Ashok, the rude reception guy, wasn’t too happy with the slow pace at which things were moving along. He called the watchman and ordered him to escort Brenda out so he could go back to his room and get some sleep. Jessica and Carol ran ahead and formed a human barrier between the watchman and Brenda and said they wouldn’t let him evict her until she was seen by a doctor. Jasbir then poked his nose in by volunteering to accompany Brenda to the health center. This suggestion was decidedly rejected by Jessica who never liked Jasbir and thought he was a bit of a creep (he was). She said she would go along with Carol and Matt and take Brenda to the hospital. Ashok just laughed at this suggestion and told her calmly that if that’s what they wanted to do then they would have to write and sign the same note that Brenda had to and then pack their bags and look for another place to live because foreigners had special rules in the guest house.

Meanwhile, Brenda’s condition began worsening. She went up to the tiny open drain bordering the  building walls and threw up. Moments later, she could barely get her eyes open and was so anxious, she had a hard time breathing. One of Ashok’s ill-paid stooges then recalled that he had once been to a medical facility 2-3 kms away when his mother had become very sick in the middle of the night. Jasbir went up to Ashok and told him that he would take her if he sent this guy along with him to show the way. Ashok happily agreed and ordered Deepu (for that was the ill-paid stooge’s name) to do the job. Jasbir then looked at me and said, “Tum bhi aao hamare saath. Bahut boriyat hogi raaste mein.” (You come with me. I’ll get bored on the way.”)

I began cursing myself for a). making friends with Jasbir and b). venturing out of my room where I had been happily turning the pages on Terry Patchett’s Hogfather. I wanted to be an asshole and tell Jasbir, Brenda and the others that no, I would rather go back to my room and continue with my book, thank you, but I just didn’t have the nerve. Jessica pleaded with Matt and I to go along like it was her life and not Brenda’s which depended on our dark hike to the hospital. Ashok made a concession for Matt and allowed him to join the group without any repercussions or formalities.
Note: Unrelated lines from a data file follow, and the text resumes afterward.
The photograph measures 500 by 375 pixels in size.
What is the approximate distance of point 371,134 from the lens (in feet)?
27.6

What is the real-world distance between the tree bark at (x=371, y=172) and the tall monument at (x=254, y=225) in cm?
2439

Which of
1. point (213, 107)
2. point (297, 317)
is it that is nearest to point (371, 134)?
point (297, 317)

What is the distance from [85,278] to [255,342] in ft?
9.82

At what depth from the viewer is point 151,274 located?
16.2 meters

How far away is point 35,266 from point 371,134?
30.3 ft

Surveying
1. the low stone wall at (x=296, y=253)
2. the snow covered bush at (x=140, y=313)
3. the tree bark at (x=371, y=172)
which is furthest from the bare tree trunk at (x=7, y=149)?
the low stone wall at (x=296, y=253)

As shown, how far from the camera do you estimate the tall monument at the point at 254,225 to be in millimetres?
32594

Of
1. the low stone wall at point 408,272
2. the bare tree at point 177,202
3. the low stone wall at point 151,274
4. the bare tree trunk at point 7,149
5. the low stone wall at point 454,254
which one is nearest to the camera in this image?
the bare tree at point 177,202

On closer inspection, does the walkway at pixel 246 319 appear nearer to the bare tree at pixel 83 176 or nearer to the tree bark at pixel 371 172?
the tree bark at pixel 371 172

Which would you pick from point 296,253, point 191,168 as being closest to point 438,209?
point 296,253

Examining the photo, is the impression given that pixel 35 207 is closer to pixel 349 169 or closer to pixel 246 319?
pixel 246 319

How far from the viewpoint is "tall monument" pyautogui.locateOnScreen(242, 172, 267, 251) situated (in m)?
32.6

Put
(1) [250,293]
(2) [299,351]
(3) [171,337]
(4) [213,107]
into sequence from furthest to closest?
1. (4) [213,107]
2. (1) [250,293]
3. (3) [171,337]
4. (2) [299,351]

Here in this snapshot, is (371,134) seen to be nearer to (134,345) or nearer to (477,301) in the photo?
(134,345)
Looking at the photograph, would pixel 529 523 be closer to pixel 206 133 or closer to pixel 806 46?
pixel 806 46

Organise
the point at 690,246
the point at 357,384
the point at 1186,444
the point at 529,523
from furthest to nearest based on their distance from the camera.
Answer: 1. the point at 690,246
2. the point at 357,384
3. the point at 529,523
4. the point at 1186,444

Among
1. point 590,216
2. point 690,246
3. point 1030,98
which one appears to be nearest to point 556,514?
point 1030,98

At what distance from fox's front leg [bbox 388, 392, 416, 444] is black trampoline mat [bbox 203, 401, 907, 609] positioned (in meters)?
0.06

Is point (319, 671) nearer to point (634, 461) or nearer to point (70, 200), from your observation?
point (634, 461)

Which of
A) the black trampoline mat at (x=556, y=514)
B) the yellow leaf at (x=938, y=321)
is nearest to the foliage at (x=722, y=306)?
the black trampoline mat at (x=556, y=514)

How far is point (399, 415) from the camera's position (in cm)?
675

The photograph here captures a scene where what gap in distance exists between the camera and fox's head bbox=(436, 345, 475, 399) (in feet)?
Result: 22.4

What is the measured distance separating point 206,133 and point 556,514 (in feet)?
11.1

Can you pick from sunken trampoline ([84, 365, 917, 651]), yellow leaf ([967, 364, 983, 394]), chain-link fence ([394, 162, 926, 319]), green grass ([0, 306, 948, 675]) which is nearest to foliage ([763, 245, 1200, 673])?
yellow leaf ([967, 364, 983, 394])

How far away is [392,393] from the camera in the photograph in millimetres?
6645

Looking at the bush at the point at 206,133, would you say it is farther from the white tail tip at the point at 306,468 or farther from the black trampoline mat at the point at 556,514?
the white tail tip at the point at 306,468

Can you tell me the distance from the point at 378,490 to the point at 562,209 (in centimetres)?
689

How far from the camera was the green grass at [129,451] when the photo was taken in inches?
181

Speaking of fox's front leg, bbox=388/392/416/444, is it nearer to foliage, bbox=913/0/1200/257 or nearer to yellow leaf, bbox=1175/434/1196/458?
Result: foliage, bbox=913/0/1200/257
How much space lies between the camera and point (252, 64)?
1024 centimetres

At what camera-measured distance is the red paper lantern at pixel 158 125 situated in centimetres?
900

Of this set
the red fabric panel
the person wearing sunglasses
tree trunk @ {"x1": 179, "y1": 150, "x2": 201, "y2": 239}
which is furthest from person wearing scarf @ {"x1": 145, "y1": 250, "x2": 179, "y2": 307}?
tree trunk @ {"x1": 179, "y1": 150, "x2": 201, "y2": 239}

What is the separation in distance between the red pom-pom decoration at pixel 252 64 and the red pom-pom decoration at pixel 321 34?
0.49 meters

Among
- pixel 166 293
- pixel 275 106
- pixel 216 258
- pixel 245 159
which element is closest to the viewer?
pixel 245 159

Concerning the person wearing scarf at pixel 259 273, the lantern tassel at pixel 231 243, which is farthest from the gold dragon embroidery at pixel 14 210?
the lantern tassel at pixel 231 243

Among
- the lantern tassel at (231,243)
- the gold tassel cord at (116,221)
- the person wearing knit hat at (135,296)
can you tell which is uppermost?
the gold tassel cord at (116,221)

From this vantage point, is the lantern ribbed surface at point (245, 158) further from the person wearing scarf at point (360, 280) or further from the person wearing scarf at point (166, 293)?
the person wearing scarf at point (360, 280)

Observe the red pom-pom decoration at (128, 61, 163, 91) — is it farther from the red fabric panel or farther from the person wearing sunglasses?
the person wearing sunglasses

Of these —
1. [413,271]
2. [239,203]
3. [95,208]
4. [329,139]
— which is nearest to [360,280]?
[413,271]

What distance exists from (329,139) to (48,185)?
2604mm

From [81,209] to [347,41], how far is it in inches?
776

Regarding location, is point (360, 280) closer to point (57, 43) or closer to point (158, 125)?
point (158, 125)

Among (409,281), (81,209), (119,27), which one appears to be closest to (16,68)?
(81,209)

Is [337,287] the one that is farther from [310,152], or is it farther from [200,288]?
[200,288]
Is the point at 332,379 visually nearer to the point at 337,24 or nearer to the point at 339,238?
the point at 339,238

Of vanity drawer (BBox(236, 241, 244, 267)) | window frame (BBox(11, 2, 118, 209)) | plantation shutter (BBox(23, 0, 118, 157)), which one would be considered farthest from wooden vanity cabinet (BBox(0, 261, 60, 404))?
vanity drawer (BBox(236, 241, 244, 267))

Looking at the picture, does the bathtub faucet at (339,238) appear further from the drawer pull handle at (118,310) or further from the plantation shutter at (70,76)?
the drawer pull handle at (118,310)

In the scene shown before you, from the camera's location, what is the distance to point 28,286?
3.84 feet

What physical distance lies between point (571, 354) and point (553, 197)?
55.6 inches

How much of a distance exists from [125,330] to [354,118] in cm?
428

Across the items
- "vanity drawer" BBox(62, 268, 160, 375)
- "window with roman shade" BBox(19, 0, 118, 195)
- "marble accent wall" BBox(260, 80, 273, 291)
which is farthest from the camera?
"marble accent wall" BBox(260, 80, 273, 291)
After a slow crawl down the dark unlit alleys of Swargashram, Brenda couldn’t walk anymore. She was quite a big girl. Matt was about 6 foot 2 inches tall and Brenda was bigger than he was. Improvisation was in order and Jasbir, perhaps for the first time ever, felt happy that Matt was in his vicinity. Matt and I took the shoulders while Jasbir and Deepu took the legs. We huffed it for a few metres, put her down, caught our breaths and came to the conclusion that it was a very bad idea. We looked around for a vehicle to take us to the clinic at Ram Jhula but couldn’t find any. Deepu ran across the bridge to see if he could find a taxi there, again to no avail.

So we had no option but to walk. After an arduous struggle for an hour where we proceeded at the pace Brenda was able to amble, we entered what appeared to be a dark, jungly wilderness and the only lights illuminating our path were Matt’s head-torch and faint trickles of moonlight from a sliver of a crescent. Jasbir looked suspiciously at Deepu and asked him if he was sure we were going to the right place. Deepu wasn’t sure. He mumbled something about having come across a dark forest at 2 a.m. and getting lost before “Bholenath ki krupa se woh aspatal hamare nazar mein aa gaya. Kisko pata woh sahi mein hain ki nahin?” (“Thanks to Lord Shiva’s grace, we miraculously found the clinic in front of us. Who knows whether it really exists or no?”)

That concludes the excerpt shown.